→ Goal
Take the lines from the one containing "Which of [33,132], [115,63], [149,15]" through the final line below and restate them exactly. Omit the pictures.

→ Stored data
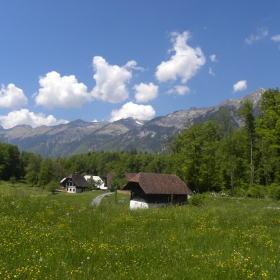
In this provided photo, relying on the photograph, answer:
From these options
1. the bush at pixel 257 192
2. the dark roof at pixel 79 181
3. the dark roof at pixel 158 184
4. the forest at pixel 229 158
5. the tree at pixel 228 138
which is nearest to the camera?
the dark roof at pixel 158 184

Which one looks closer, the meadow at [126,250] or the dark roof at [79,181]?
the meadow at [126,250]

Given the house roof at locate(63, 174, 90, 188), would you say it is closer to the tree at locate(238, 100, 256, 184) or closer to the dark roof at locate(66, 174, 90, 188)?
the dark roof at locate(66, 174, 90, 188)

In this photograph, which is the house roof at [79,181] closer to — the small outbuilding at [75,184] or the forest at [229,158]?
the small outbuilding at [75,184]

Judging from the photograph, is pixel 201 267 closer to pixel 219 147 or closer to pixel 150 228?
pixel 150 228

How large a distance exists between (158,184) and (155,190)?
6.39 ft

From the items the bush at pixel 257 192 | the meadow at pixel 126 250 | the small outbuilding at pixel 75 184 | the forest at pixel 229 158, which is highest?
the forest at pixel 229 158

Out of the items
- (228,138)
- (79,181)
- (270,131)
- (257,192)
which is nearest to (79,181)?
(79,181)

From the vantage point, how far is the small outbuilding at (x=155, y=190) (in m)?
45.0

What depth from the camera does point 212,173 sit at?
63469 mm

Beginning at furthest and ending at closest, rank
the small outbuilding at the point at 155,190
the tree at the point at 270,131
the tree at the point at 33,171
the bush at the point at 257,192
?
the tree at the point at 33,171, the bush at the point at 257,192, the small outbuilding at the point at 155,190, the tree at the point at 270,131

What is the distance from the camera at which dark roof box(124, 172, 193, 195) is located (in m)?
45.2

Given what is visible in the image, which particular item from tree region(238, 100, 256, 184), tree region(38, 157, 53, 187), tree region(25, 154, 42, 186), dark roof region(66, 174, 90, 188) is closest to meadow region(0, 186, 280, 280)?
tree region(238, 100, 256, 184)

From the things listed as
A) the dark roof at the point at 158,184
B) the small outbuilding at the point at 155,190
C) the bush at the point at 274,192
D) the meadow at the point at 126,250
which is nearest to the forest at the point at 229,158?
the bush at the point at 274,192

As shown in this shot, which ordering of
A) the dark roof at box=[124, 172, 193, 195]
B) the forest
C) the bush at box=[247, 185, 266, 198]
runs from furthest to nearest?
the forest
the bush at box=[247, 185, 266, 198]
the dark roof at box=[124, 172, 193, 195]
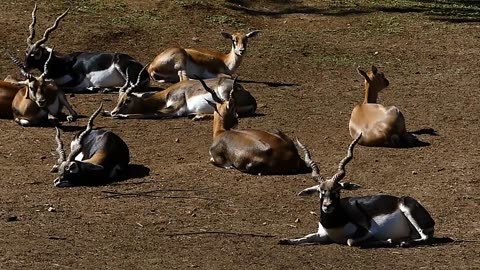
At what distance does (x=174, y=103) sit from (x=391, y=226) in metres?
6.34

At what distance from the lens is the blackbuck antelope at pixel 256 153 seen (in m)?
12.1

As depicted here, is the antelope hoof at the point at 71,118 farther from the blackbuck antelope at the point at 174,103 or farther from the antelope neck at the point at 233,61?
the antelope neck at the point at 233,61

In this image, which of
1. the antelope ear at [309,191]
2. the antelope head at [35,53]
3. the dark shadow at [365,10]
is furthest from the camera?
the dark shadow at [365,10]

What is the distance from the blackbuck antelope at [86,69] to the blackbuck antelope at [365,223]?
7.53 m

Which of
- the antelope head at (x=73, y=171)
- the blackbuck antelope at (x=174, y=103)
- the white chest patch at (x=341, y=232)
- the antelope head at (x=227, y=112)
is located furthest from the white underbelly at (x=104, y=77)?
the white chest patch at (x=341, y=232)

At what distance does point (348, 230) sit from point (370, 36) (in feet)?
36.6

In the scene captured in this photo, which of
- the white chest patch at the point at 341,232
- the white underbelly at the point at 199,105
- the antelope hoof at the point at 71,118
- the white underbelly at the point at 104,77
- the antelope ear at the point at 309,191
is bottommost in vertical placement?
the white underbelly at the point at 104,77

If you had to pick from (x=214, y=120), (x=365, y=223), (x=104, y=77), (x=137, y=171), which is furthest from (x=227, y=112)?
(x=365, y=223)

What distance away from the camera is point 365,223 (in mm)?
9594

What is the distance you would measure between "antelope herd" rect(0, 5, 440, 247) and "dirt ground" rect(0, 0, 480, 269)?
0.63ft

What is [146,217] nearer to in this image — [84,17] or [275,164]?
[275,164]

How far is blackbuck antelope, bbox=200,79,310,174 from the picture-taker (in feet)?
39.6

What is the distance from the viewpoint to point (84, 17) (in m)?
20.0

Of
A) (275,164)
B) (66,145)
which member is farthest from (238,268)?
(66,145)
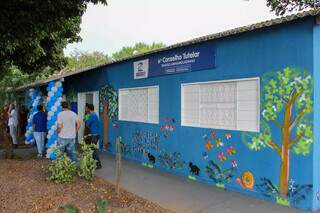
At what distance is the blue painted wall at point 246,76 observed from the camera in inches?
242

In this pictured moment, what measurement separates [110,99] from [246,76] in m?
6.28

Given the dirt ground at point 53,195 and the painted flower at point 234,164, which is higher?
the painted flower at point 234,164

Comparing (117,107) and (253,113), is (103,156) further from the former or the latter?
(253,113)

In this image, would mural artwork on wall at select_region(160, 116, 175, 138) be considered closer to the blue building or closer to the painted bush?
the blue building

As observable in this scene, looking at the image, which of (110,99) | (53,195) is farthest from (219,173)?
(110,99)

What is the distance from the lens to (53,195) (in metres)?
7.49

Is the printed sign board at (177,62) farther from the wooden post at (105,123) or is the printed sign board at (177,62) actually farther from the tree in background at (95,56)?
the tree in background at (95,56)

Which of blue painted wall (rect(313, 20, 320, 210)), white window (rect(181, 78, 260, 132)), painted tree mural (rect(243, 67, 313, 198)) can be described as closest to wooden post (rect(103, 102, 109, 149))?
white window (rect(181, 78, 260, 132))

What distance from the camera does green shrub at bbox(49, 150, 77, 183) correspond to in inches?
335

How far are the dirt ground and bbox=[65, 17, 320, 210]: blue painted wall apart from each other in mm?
1830

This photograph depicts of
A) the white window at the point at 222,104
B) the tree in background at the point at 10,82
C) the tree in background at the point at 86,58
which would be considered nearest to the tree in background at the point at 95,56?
the tree in background at the point at 86,58

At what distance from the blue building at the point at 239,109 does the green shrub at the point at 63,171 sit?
232cm

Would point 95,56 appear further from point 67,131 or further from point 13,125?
point 67,131

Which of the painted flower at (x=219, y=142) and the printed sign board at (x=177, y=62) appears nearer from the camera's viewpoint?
the painted flower at (x=219, y=142)
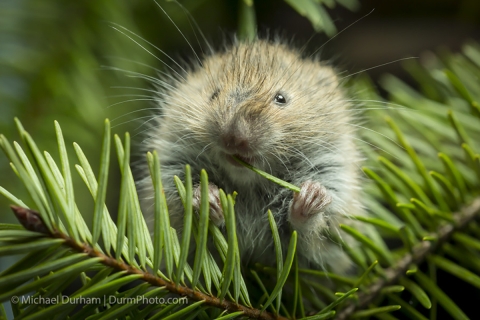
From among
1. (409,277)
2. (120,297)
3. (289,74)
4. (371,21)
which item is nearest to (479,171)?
(409,277)

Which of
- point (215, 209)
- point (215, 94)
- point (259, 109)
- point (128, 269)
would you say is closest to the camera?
point (128, 269)

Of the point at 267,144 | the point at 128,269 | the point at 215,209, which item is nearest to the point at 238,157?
the point at 267,144

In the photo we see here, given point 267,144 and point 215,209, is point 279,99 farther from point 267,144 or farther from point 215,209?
point 215,209

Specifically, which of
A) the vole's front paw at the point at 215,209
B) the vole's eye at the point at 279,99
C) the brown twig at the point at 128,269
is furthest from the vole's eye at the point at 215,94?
the brown twig at the point at 128,269

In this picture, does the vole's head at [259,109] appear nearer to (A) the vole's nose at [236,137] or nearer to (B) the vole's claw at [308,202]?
(A) the vole's nose at [236,137]

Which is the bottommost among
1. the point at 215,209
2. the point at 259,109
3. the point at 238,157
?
the point at 215,209

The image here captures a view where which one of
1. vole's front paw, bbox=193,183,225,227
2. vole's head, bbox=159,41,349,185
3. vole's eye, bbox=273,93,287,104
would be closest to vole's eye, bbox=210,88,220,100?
vole's head, bbox=159,41,349,185

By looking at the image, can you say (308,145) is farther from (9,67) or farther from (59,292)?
(9,67)

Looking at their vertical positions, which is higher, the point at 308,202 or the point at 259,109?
the point at 259,109

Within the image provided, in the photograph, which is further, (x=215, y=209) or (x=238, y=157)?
(x=238, y=157)
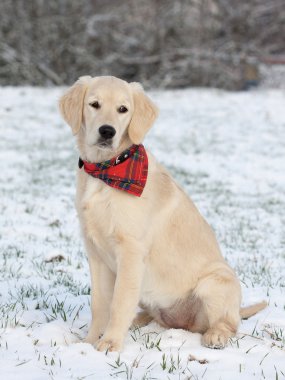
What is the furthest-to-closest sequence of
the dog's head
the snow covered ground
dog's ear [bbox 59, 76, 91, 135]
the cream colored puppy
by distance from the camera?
1. dog's ear [bbox 59, 76, 91, 135]
2. the dog's head
3. the cream colored puppy
4. the snow covered ground

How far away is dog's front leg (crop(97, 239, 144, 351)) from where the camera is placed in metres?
2.99

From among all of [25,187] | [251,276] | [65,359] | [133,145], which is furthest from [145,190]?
[25,187]

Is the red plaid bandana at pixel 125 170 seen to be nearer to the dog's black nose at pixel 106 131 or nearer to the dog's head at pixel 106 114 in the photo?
the dog's head at pixel 106 114

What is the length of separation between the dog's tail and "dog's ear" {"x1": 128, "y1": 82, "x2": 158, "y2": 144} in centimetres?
125

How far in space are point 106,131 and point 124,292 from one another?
856 millimetres

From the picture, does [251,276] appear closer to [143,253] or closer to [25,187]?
[143,253]

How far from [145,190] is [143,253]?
0.36 m

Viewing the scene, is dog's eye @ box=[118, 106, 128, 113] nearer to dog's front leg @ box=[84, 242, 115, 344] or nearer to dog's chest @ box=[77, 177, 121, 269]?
dog's chest @ box=[77, 177, 121, 269]

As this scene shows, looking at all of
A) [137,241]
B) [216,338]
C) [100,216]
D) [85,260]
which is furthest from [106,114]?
[85,260]

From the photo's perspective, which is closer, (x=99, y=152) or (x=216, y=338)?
(x=216, y=338)

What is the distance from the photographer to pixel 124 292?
3002 millimetres

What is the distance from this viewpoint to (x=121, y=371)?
8.66 feet

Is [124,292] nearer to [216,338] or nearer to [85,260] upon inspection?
[216,338]

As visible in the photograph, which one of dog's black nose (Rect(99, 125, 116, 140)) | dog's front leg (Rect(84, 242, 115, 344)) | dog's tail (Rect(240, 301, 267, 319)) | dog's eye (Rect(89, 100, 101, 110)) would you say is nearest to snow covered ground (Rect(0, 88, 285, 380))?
dog's tail (Rect(240, 301, 267, 319))
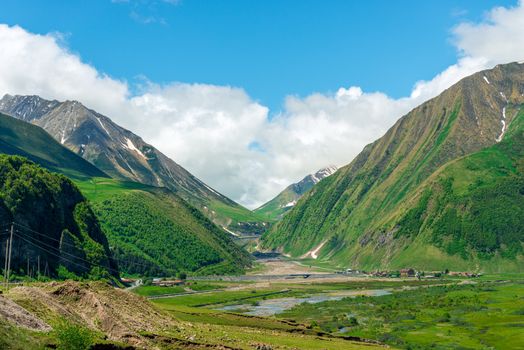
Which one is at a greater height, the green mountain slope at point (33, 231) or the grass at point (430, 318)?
the green mountain slope at point (33, 231)

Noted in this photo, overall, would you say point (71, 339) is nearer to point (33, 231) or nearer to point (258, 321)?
point (258, 321)

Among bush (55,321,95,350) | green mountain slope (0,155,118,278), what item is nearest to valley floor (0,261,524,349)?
bush (55,321,95,350)

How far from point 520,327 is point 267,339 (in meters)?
80.2

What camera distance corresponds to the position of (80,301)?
220ft

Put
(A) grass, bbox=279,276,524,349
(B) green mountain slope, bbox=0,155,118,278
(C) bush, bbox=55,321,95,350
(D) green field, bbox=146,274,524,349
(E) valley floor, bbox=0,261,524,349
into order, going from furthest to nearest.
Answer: (B) green mountain slope, bbox=0,155,118,278, (A) grass, bbox=279,276,524,349, (D) green field, bbox=146,274,524,349, (E) valley floor, bbox=0,261,524,349, (C) bush, bbox=55,321,95,350

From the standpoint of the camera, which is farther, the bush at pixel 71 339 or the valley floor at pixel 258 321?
the valley floor at pixel 258 321

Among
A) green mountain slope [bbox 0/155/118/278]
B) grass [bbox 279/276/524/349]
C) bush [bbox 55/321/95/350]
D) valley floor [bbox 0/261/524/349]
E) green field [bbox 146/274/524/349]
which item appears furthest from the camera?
green mountain slope [bbox 0/155/118/278]

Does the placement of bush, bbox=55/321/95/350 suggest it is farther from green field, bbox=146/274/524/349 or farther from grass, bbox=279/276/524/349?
grass, bbox=279/276/524/349

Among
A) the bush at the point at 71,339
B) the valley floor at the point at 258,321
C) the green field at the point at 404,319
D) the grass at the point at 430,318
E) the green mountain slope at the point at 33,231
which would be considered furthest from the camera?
the green mountain slope at the point at 33,231

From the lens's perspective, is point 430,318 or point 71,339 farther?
point 430,318

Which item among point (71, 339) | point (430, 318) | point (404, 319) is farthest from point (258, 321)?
point (430, 318)

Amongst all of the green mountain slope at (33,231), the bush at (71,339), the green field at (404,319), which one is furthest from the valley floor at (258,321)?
the green mountain slope at (33,231)

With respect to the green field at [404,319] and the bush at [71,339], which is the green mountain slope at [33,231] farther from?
the bush at [71,339]

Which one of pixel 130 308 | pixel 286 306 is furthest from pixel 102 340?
pixel 286 306
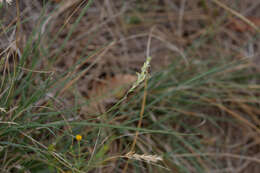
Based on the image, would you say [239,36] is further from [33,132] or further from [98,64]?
[33,132]

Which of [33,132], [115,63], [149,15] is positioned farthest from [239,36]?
[33,132]

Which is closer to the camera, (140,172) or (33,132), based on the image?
(33,132)

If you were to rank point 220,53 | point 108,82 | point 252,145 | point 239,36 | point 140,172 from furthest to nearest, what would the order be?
point 239,36 → point 220,53 → point 252,145 → point 108,82 → point 140,172

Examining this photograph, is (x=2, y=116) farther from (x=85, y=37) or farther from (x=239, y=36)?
(x=239, y=36)

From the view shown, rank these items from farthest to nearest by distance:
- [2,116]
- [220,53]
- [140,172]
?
[220,53] < [140,172] < [2,116]

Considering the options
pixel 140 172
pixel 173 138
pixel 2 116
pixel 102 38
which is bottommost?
pixel 140 172

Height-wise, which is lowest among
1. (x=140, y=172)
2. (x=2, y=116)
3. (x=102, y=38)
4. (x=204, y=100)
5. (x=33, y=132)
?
(x=140, y=172)

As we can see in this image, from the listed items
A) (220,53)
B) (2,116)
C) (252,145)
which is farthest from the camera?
(220,53)

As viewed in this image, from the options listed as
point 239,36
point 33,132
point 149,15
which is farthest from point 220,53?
point 33,132

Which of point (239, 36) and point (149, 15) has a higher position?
point (149, 15)
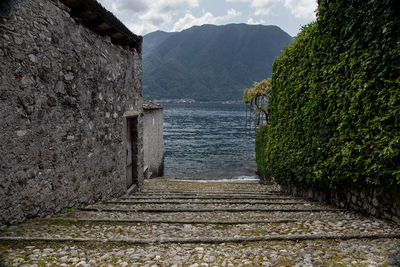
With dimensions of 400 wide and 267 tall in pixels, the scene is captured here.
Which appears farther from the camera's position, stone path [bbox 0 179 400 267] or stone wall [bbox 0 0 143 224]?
stone wall [bbox 0 0 143 224]

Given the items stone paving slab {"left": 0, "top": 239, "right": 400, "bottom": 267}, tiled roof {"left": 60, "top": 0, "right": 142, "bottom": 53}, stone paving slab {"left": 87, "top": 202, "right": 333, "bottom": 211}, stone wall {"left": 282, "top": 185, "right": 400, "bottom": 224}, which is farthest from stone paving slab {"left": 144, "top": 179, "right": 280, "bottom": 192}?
stone paving slab {"left": 0, "top": 239, "right": 400, "bottom": 267}

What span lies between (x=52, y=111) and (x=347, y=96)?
5.13 m

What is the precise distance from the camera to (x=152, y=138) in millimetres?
17531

→ Output of the task
Which of [33,132], [115,63], [149,15] is positioned farthest from [239,36]?
[33,132]

Which is closer to the camera, (140,172) or (33,132), based on the image?
(33,132)

If you were to rank point 220,53 | point 108,82 | point 252,145 | point 239,36 | point 140,172 from furthest to nearest, what would the order be?
point 239,36 → point 220,53 → point 252,145 → point 108,82 → point 140,172

Examining this photograph, is (x=2, y=116) farther from (x=85, y=37) or farther from (x=239, y=36)?
(x=239, y=36)

From the view shown, rank these items from farthest to nearest by distance:
- [2,116]
- [220,53]
- [140,172]
?
[220,53] < [140,172] < [2,116]

Considering the options
pixel 140 172
pixel 173 138
pixel 2 116
pixel 102 38
which is bottommost?
pixel 140 172

Height-wise, which is lowest among
1. (x=140, y=172)
2. (x=2, y=116)
3. (x=102, y=38)
4. (x=204, y=100)
5. (x=33, y=132)
?
(x=140, y=172)

As we can see in this image, from the listed items
A) (220,53)
B) (2,116)
C) (252,145)
which is farthest from the camera?
(220,53)

As viewed in this image, from the options listed as
point 239,36
point 33,132
point 149,15
which is farthest from point 220,53?
point 33,132

Which of point (239, 36) and point (149, 15) has a higher position?
point (149, 15)
With dimensions of 400 wide and 267 tall in pixels, the scene is captured here.
Which appears farther from the camera's position, stone path [bbox 0 179 400 267] or stone wall [bbox 0 0 143 224]?
stone wall [bbox 0 0 143 224]

Given the items stone paving slab {"left": 0, "top": 239, "right": 400, "bottom": 267}, tiled roof {"left": 60, "top": 0, "right": 142, "bottom": 53}, stone paving slab {"left": 87, "top": 202, "right": 333, "bottom": 211}, stone wall {"left": 282, "top": 185, "right": 400, "bottom": 224}, which is farthest from stone paving slab {"left": 144, "top": 179, "right": 280, "bottom": 192}?
stone paving slab {"left": 0, "top": 239, "right": 400, "bottom": 267}

What span lies between (x=52, y=111) and (x=347, y=96)?
5.13 m

What is the precise distance from the camera to (x=152, y=138) in millimetres?
17531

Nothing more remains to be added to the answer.